Trait: hums during re-review.
Share on X: post this hatch
Copy: My PR egg hatched a 🌱 uncommon Sunspot Crabkin in ClawSweeper.

What is this egg doing here?

Eggs appear after the PR passes real-behavior proof. It is here for vibes, not verdicts: it does not change labels, ratings, merge decisions, or automation.
The shell reacts to review momentum: open follow-up work warms it up, re-review makes it wobble, and a clean final review lets it hatch.
How to hatch it: reach status: 👀 ready for maintainer look or status: 🚀 automerge armed; that usually means sufficient real-behavior proof, no blocking P0/P1/P2 findings, no security attention needed, and clean correctness.
The hatch is seeded from this repository and PR number, so the same PR keeps the same creature; the reviewed head SHA can only change safe visual details.
Rarity is just collectible sparkle: 🥚 common, 🌱 uncommon, 💎 rare, ✨ glimmer, and 🌈 legendary.

Real behavior proof
Sufficient (terminal): The PR body includes redacted after-patch terminal output from a disposable Ubuntu npm-global setup showing the updated EACCES recovery hint in the real CLI path.

Next step before merge
No repair lane is needed because the patch has no blocking findings; maintainers should use normal review and CI gating.

**Tasks to complete:**
#1 For each statement below, state whether it agrees with the text on the PR egg. Answer yes or no and quote the words of the text that decide it. (a) The egg can influence merge decisions. (b) A given PR always yields the same creature. (c) A repair lane is required before merge.
#2 Rewrite the paragraph of the text on the PR egg that begins "How to hatch it" as a short list that keeps its main facts.
#3 Output the part of the text on the PR egg that begins at the words "Eggs appear after" and stops after the words "lets it hatch.".
The records that follow were taken from an unrelated source.

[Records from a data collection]
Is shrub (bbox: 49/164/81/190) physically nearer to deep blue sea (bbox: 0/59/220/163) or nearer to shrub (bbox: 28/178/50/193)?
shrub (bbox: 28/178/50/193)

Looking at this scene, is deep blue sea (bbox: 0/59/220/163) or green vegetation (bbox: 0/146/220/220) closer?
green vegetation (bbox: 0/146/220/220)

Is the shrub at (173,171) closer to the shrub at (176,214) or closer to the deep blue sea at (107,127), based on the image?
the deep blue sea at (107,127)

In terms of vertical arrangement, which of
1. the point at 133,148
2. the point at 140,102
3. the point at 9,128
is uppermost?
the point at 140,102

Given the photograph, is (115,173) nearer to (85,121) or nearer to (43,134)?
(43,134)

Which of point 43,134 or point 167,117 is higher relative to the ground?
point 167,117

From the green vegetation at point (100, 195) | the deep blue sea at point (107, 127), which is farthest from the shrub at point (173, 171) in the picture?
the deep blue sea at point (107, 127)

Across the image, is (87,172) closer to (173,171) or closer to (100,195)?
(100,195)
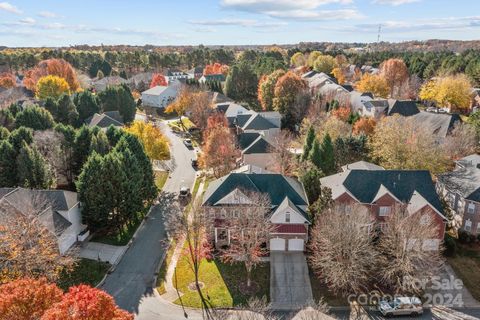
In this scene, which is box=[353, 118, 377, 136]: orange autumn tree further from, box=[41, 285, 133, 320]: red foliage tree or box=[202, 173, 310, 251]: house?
box=[41, 285, 133, 320]: red foliage tree

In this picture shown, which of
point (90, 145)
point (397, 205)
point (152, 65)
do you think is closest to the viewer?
point (397, 205)

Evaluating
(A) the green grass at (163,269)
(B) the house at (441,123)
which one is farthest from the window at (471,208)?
(A) the green grass at (163,269)

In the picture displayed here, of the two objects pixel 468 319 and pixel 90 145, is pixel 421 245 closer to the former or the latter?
pixel 468 319

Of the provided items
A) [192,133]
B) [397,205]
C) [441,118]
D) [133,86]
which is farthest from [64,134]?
[133,86]

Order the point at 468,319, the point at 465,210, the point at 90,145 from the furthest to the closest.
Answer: the point at 90,145 < the point at 465,210 < the point at 468,319

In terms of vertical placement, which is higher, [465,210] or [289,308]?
[465,210]

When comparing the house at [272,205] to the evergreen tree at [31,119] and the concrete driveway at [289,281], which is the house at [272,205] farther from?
the evergreen tree at [31,119]

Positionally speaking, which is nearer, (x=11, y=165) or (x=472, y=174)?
(x=472, y=174)
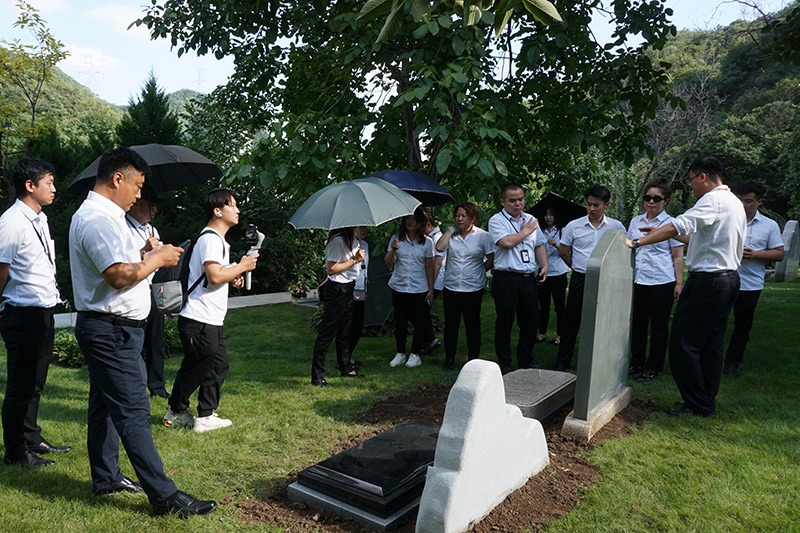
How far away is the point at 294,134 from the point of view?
20.3 ft

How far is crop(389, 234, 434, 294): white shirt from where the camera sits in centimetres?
692

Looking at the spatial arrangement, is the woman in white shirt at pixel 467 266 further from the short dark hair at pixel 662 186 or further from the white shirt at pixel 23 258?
the white shirt at pixel 23 258

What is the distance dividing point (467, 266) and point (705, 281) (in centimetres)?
243

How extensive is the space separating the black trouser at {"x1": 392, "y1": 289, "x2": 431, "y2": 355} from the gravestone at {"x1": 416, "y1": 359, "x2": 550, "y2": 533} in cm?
375

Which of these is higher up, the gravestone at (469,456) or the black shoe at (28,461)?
the gravestone at (469,456)

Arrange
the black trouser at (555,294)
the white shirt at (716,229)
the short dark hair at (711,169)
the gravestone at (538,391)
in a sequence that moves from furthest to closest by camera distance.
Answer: the black trouser at (555,294), the short dark hair at (711,169), the white shirt at (716,229), the gravestone at (538,391)

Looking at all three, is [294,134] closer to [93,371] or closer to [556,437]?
[93,371]

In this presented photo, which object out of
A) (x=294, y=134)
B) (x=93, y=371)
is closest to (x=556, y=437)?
(x=93, y=371)

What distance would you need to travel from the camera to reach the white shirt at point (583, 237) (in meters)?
6.20

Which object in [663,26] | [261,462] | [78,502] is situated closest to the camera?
[78,502]

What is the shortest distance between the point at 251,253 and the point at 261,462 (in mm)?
1613

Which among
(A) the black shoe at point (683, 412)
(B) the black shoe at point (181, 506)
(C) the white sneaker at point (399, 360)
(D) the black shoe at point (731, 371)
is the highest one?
(D) the black shoe at point (731, 371)

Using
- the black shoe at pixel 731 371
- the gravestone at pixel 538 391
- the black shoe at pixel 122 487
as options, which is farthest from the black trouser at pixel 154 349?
the black shoe at pixel 731 371

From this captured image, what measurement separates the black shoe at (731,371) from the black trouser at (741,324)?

**Answers to the exercises:**
#1
(a) No: "it does not change labels, ratings, merge decisions, or automation."
(b) Yes: "so the same PR keeps the same creature"
(c) No: "No repair lane is needed because the patch has no blocking findings"

#2
- To hatch the egg, reach status "👀 ready for maintainer look" or "🚀 automerge armed".
- That usually requires:
  - sufficient real-behavior proof
  - no blocking P0/P1/P2 findings
  - no need for security attention
  - clean correctness

#3
Eggs appear after the PR passes real-behavior proof. It is here for vibes, not verdicts: it does not change labels, ratings, merge decisions, or automation.
The shell reacts to review momentum: open follow-up work warms it up, re-review makes it wobble, and a clean final review lets it hatch.